Tasks and exercises:
**1.** In the Perl forum thread, at which position in the sequence does the poster want to match 'T'?
**2.** Continue the Perl regex forum thread from the point where it stops.

*** Document excerpt ***

CGI/Perl Guide | Learning Center | Forums | Advertise | Login
Site Search: in

  Main Index MAIN
INDEX
Search Posts SEARCH
POSTS
Who's Online WHO'S
ONLINE
Log in LOG
IN

Home: Perl Programming Help: Beginner:
Search pattern and query formation doubt

 



newtoperlprog
Novice

Jul 24, 2014, 1:21 PM

Post #1 of 12 (805 views)
Search pattern and query formation doubt Can't Post

Dear All,
I am designing a filter against a string of sequence (19 letter longs) in a while loop and have formed this filter:

Code
if (      ($seq =~/\w{2}A\w{6}T\w{2}[ACT]\w[GCA{4}T{4}]{4}[AT]/)  
&& ($gcper >= 30 && $gcper <= 52))
{
print "$seq\t$seqpos\t$gcper\n";
}


So basically, I want to match 'A' at position 3, 'T' at position 10, [ACT] at position 13, [AT] at position 19 and atleast 3 A's or 3 T's from position 15-19 and the $gcper should be in between 30-52.

I checked the result and it seemed to work, i need help in wheather this code writing is ok or i can improve it better.

Another thing which I want to check is: no GC stretch more than 9 letters long, but I don't know how I can insert that check in the above code.?

Code
Datafile: 
GCAGGTGGATCTATTTCAT 3201-3220 42.11
TAAGAGGTGTTATTTGGAA 3268-3287 31.58
ATACGATGCTTCAAGAGAA 3346-3365 36.84
CAAGCTCATCATACTGGCT 1201-1220 47.37
GGTACTGACTTTGCTTGCT 2923-2942 47.37
CGTAGTGTTAAGTTATAGT 3003-3022 31.58
GTATGGGTAGGGTAAATCA 3248-3267 42.11
CCTGCTGTGATACGATGCT 3337-3356 52.63
CCTGCGCGCGCGCGATGCT 3300-3318 50.63

Thank you for your help.


(This post was edited by Laurent_R on Jul 25, 2014, 9:54 AM)


BillKSmith
Veteran

Jul 25, 2014, 6:58 AM

Post #2 of 12 (785 views)

*** Input data ***

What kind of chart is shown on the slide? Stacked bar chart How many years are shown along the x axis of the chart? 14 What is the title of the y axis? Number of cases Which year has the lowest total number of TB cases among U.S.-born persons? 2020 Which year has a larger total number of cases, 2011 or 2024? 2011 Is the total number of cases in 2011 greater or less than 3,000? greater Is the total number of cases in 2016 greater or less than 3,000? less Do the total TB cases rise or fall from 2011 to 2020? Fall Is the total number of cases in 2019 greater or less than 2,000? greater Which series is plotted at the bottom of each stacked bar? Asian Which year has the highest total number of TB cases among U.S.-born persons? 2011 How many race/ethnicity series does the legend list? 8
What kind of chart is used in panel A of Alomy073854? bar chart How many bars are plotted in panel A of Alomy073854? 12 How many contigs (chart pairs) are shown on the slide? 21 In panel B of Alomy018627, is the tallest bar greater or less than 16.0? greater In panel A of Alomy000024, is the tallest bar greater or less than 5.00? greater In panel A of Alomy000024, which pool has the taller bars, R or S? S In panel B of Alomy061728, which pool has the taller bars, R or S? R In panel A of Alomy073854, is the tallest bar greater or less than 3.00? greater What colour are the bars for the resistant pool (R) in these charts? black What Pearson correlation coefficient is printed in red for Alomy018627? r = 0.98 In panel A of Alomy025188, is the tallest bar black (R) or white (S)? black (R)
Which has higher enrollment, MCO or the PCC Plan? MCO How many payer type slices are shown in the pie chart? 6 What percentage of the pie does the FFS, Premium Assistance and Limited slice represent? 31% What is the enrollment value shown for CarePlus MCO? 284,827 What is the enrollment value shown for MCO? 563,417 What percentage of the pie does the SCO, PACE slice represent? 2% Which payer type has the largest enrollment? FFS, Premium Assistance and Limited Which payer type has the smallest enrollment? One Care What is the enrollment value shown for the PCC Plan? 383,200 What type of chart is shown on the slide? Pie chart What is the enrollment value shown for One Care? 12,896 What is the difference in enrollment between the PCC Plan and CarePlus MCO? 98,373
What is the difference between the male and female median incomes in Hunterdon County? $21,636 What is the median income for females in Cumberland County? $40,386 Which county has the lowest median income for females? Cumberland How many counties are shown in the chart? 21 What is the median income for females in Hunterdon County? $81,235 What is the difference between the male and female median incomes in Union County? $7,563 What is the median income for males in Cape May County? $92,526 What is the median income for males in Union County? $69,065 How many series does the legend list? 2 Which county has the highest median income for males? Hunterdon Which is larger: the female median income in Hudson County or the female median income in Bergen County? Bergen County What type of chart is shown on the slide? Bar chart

***

Answers by item:
**1.** Position 10.

**2.**
Re: [newtoperlprog] Search pattern and query formation doubt [In reply to] Can't Post

Your code and text agree for positions 1 through 14 and 19. The remaining field would be difficult to do with a regular expression. It definitely cannot be done with a single character class. There are twenty different patterns which meet your descriptions of positions 15-19. I cannot think of an implementation that does not involve explicitly testing for each one. I can help you with this if no one else has a better idea.

I do not understand your new requirement. I have no idea what you mean by "GC stretch".

Note: Unfortunately the [perl][/perl] tags do not work as advertised on this site. Please use 'code' instead of 'perl'.
Good Luck,
Bill


newtoperlprog
Novice

Jul 25, 2014, 7:11 AM

Post #3 of 12 (781 views)
Re: [BillKSmith] Search pattern and query formation doubt [In reply to] Can't Post

Dear BillKSmith,

Thank you for your reply and thoughts.

Sorry for not explaining the 'GC' stretch properly in my question and it means that in the string of 19 nucleotide, 'GC' ,taken together, should not occur continuously till 9 nucleotide. For example, GCGCGCGCGC has 'GC' stretch of 10 nucleotides and it should be filtered by the program.

Hope this helps in explaining the 'GC' stretch in my question.

Thank you for your help.


Laurent_R
Veteran / Moderator

Jul 25, 2014, 10:00 AM

Post #4 of 12 (771 views)
Re: [newtoperlprog] Search pattern and query formation doubt [In reply to] Can't Post

Please note that I edited your post to use "code" tags instead of "perl" tags to make your post more redable.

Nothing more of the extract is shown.